Aufgaben ::
1. Gib aus dem Text über den blinkenden Anrufbeantworter den Abschnitt von „In der Nacht“ bis „endgültig ihren Lauf.“ wortgetreu wieder.
2. Führe den Text über den blinkenden Anrufbeantworter nach seinem letzten Satz weiter.

Lesetext ::
+---+
Herr Buse und das Blinklicht

Am Montag kam ich nach Hause und mein im Festnetztelefon integrierter Anrufbeantworter blinkte ganz aufgeregt. Ich drückte auf Wiedergabe und traute meinen Ohren nicht: „Speicher voll! Sechsundzwanzig neue Nachrichten. Nachricht eins: Heute, elf Uhr einunddreißig.“

Es folgte eine Minute lang: „Piep. Piep. Piep. Piep. Piep. Piep.“

„Nachricht zwei: Heute, elf Uhr sechsunddreißig. Piep. Piep. Piep. Piep. Piep.“

Am coolsten ist, dass man die Nachrichten nicht löschen kann, bis man
nicht wenigstens fünf Sekunden von ihnen gehört hat. Sechsundzwanzig mal Gepiepe. Jeweils zehn Mal im Abstand von jeweils 5 Minuten, dann zwei Stunden Pause, dann wieder zehn mal fünf … und irgendwann war der Speicher voll.

In der Nacht zu Dienstag gegen halb vier ging das wieder los. Ich hatte das Telefon zwar lautlos gestellt, aber irgendwie war ich wohl gerade nicht im Tiefschlaf, so dass ich davon wach wurde, dass das Telefon im dunklen Zimmer zu leuchten begann. Wieder diese Nummer aus Bonn. Ich machte mir den Spaß, das Gespräch auf das Faxgerät umzuleiten.
Aber irgendwie schien das gegenüber kein Faxgerät zu sein, sondern irgendein anderes Datengerät, was versuchte, sich zu synchronisieren.

Nachdem sich das Spielchen noch mehrmals wiederholte, gab ich gestern
die angezeigte Telefonnummer in einer Suchmaschine ein und fand heraus,
dass der Anschluss eine Nebenstelle eines großen in Bonn ansässigen Unternehmens war. Also rief ich dort die Zentrale an und ließ mich mit der Abteilung verbinden, die dieser nervenden Nebenstelle zugeordnet war. Und da nahm die Posse endgültig ihren Lauf.
+---+
Bereitgestellte Daten ::
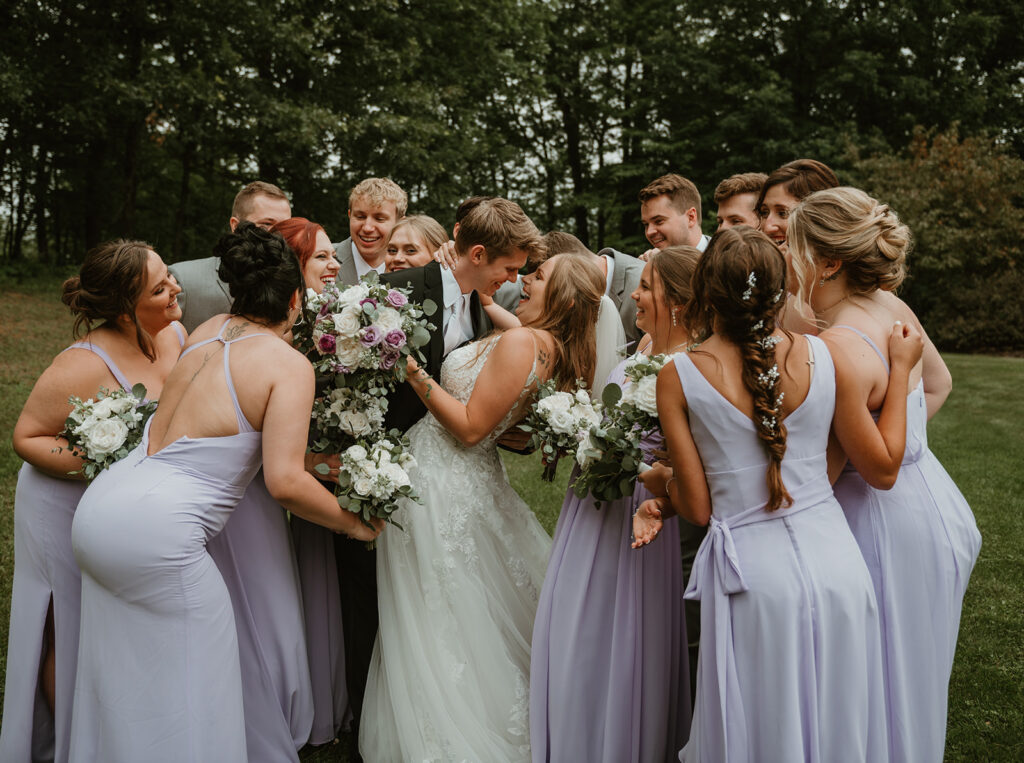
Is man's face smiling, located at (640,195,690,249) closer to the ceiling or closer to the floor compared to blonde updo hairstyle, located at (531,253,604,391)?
closer to the ceiling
+---+
Antworten ::
1.
In der Nacht zu Dienstag gegen halb vier ging das wieder los. Ich hatte das Telefon zwar lautlos gestellt, aber irgendwie war ich wohl gerade nicht im Tiefschlaf, so dass ich davon wach wurde, dass das Telefon im dunklen Zimmer zu leuchten begann. Wieder diese Nummer aus Bonn. Ich machte mir den Spaß, das Gespräch auf das Faxgerät umzuleiten.
Aber irgendwie schien das gegenüber kein Faxgerät zu sein, sondern irgendein anderes Datengerät, was versuchte, sich zu synchronisieren.

Nachdem sich das Spielchen noch mehrmals wiederholte, gab ich gestern
die angezeigte Telefonnummer in einer Suchmaschine ein und fand heraus,
dass der Anschluss eine Nebenstelle eines großen in Bonn ansässigen Unternehmens war. Also rief ich dort die Zentrale an und ließ mich mit der Abteilung verbinden, die dieser nervenden Nebenstelle zugeordnet war. Und da nahm die Posse endgültig ihren Lauf.

2.
Die Mitarbeiterin, die an das Telefon ging, brauchte einige Zeit, um zu verstehen, was ich überhaupt von ihr wollte. Die Nebenstellennummer sagte ihr gar nichts. Irgendwann rief sie ihre Kollegin dazu: „Gerda, kannst du mal kommen, da ist eine Frau, die hat Ärger mit ihrem Telefon,
weil wir sie ständig anrufen. Da soll bei uns was falsch programmiert sein.“

Gerda erklärte ich das dann auch noch einmal. Sie meinte, dass das aus ihrer Abteilung keiner mache, das käme woanders aus dem Unternehmen.
Es gibt dafür extra einen Techniker, Herrn Buse. Ob ich dem mal eine Mail schreiben könnte, am besten wann das ist und welche Nummer da angezeigt wird und ob da gestöhnt wird oder nur gepiept.

So ein Scheiß. Aber andererseits nervte das so, dass ich mich breitschlagen ließ, dem Typen eine Mail zu schreiben. „Wie ist denn die Mailadresse von dem Herrn, der sich dann kümmern will?“

„Da nehmen Sie A Buse Ät … Punkt DE.“ – „A Buse mit Punkt oder Unterstrich oder in einem Wort?“ – „In einem Wort. Klein und zusammen.“ –
Ich würde mal denken, der Techniker heißt nicht Buse, sondern es gibt eine Missbrauchsadresse (abuse) in dem Unternehmen. Wie dem auch sei, Herr Buse oder ein anderer Techniker haben sich anscheinend recht schnell darum gekümmert, dass es bei mir nicht mehr piept…

Nicht Herr Buse, sondern eine Funkstreife stand in der letzten Woche nachts um halb zwei in unserer Wohngruppe. Zusammen mit der Feuerwehr. Grund: Eine blinkende Lampe. Ja, an Kuriosität kaum noch zu überbieten, wenngleich die Story gleichzeitig auch sehr rührend ist, wie ich finde.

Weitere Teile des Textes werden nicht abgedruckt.